Saya senang sekali mendengar terbitnya fatwa ini. Walau bagaimanapun rokok itu mendatangkan masalah bagi kesehatan,” tegasnya. Prijo mencontohkan, di kalangan dokter ahli jantung atau paru misalnya, nyaris tidak ada kasus pasien berpenyakit jantung yang tidak ada hubungannya dengan rokok atau perokok. Begitu pun pada penyandang diabetes dan tekanan darah tinggi, merokok bisa memperburuk kondisi penyakitnya.

Dari Surabaya, Jawa Timur, Ketua Umum PP Muhammadiyah Din Syamsuddin bereaksi atas maraknya penolakan dan kecaman terhadap fatwa haram merokok yang dikeluarkan Majelis Tarjih dan Tajdid PP Muhammadiyah. Din mengakui bahwa banyak lapisan masyarakat yang tidak sepakat dengan fatwa haram merokok. “Kalau memang masih ada yang menolak, silakan saja menunjukkan fatwa tandingan.

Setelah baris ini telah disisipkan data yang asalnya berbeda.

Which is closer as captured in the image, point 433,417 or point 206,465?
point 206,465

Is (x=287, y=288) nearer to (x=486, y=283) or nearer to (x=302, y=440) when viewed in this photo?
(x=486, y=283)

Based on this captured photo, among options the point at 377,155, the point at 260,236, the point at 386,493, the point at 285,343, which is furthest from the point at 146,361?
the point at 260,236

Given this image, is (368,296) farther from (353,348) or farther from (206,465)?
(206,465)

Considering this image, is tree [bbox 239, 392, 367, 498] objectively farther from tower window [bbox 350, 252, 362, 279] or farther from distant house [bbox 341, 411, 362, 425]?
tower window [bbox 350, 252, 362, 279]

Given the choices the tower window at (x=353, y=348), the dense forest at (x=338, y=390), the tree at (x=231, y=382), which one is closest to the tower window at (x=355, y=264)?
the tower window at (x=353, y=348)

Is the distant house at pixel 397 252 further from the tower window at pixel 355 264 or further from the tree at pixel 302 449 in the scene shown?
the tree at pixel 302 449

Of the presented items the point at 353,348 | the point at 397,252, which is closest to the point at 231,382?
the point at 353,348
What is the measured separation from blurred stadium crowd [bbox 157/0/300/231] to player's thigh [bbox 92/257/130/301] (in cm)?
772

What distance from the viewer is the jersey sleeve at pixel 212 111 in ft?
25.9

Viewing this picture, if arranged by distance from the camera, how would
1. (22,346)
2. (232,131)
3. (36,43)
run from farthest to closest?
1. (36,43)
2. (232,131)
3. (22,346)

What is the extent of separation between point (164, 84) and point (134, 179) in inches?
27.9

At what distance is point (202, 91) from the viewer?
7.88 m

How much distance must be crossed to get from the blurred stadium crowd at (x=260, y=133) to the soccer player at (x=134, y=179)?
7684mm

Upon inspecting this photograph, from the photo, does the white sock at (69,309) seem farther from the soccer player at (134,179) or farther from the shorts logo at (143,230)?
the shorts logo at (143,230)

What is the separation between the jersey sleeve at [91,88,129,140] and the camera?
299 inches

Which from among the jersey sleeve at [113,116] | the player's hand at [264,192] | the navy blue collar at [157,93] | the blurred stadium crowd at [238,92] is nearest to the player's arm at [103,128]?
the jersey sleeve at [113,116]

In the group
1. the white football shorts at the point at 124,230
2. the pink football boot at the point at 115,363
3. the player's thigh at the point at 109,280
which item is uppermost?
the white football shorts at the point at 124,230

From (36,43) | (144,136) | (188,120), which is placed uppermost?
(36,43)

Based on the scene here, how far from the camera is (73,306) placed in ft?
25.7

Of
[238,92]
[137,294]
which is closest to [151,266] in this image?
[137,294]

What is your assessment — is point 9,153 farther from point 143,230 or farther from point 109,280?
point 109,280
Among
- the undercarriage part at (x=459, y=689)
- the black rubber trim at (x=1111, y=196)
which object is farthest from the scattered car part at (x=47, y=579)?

Cara itu yang kami anggap benar untuk mencari kebenaran,” ujar Din di sela-sela seminar nasional “Membangun Konstruksi Ideal Relasi Muhammadiyah dan Politik” di Jawa Timur kemarin. Pihaknya juga menyesalkan sikap berbagai pihak yang hanya melakukan kecaman, tapi tidak berani mengeluarkan fatwa.“Saya juga tidak setuju dengan sikap Menteri Agama yang mengecam itu,”jelasnya.

Masalah fatwa rokok, lanjut Din, bukan persoalan yang baru. Sejak beberapa tahun lalu Muhammadiyah sudah membahas status hukum rokok yang merugikan orang banyak. Dia menegaskan, meski fatwa sudah keluar,bukan berarti semua orang Indonesia harus menjalani fatwa itu. Apalagi keberadaan fatwa haram merokok belum menjadi keputusan final, sebab pihaknya masih menunggu hasil matang pada Musyawarah Nasional (Munas) Majelis Tarjih dan Tajdid yang digelar awal April nanti.